As I did not want all the classes to contain functions that they do not need, classes like UnaryOperator have member functions. To access these I have to use dynamic casts and with my linked lists, I always have to check for nullptr before doing anything with it.
I did not use many registers because they are a limited resource, and instead I decided only to use registers $2 and $3 for performing operations and rarely use registers $t0 and $t1 when loading the address of a value, for example for pointers. I also used registers $4, $5, $6, $7 for passing values to functions. I used a frame pointer for the current function to access the stack. This frame is split into multiple parts, first, enough space to store and pass values when making function calls, then space for all declared variables in the function, and lastly enough space to store temporary results from expressions. It also stores the previous frame pointer and the return address at the end of the frame. Every time I perform any operations, I store the result of that operation in that temporary space in the frame. I keep track of the stack position and temporary expression stack position using the Bindings class. This class also includes a map of variables bindings, which binds the identifier to its type and stack position relative to the frame pointer. The Bindings class is passed by value to account for scopes and variable shadowing.
The Bindings class stores the type of the identifier so that I can look
it up and perform the right operation in the Expression
class. Storing the type, however, also
means that I do not have to store the type of an Expression
, but can just deduce it.
By only using two registers for operations, I do not have to worry about having no more registers available, and which registers will not be overwritten after a function call. The temporary expression result will always be in the current frame of the function even after a function call.

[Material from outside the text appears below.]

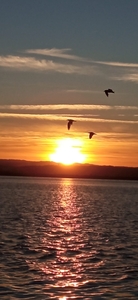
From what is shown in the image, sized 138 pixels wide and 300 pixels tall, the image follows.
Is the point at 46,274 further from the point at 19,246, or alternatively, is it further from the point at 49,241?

As I am only using two registers to perform operations, I have to include loads and stores to access the temporary results of the operations. I also store results of an operation when I do not need the result anymore. This means that the code will run much slower.
When counting the variables that are being assigned in the current function, I assume that they are all integers. I also always store the return value $31 even when there is no function call. This means that the frame is always much larger than it needs to be.
The Type
class was not structured well for handling arrays, however, it does work well
with the other types and makes it easy to store and load variables using the
right operations. It also made it easy to identify pointers for pointer arithmatic and store
values in arrays without padding.
Function calls work well as they follow the MIPS ABI, and leave enough space for the called function to store the parameters in the previous frame. The return address is also always stored, which make recursive calls possible. Function declarations also work because they do not have to emit assembly.
I would like to work on multidimensional arrays as they do not fully work. To do that I would have to add information such as the initial array in the type so that I can assign arrays inside the array to a pointer and perform the right pointer arithmetic.
I would also like to reduce the number of dynamic and static casts by adding more intermediate classes. This would also make the whole AST design more extensible and it would be easier to possibly add structures in the future. This would also make classes more specialized and maintainable.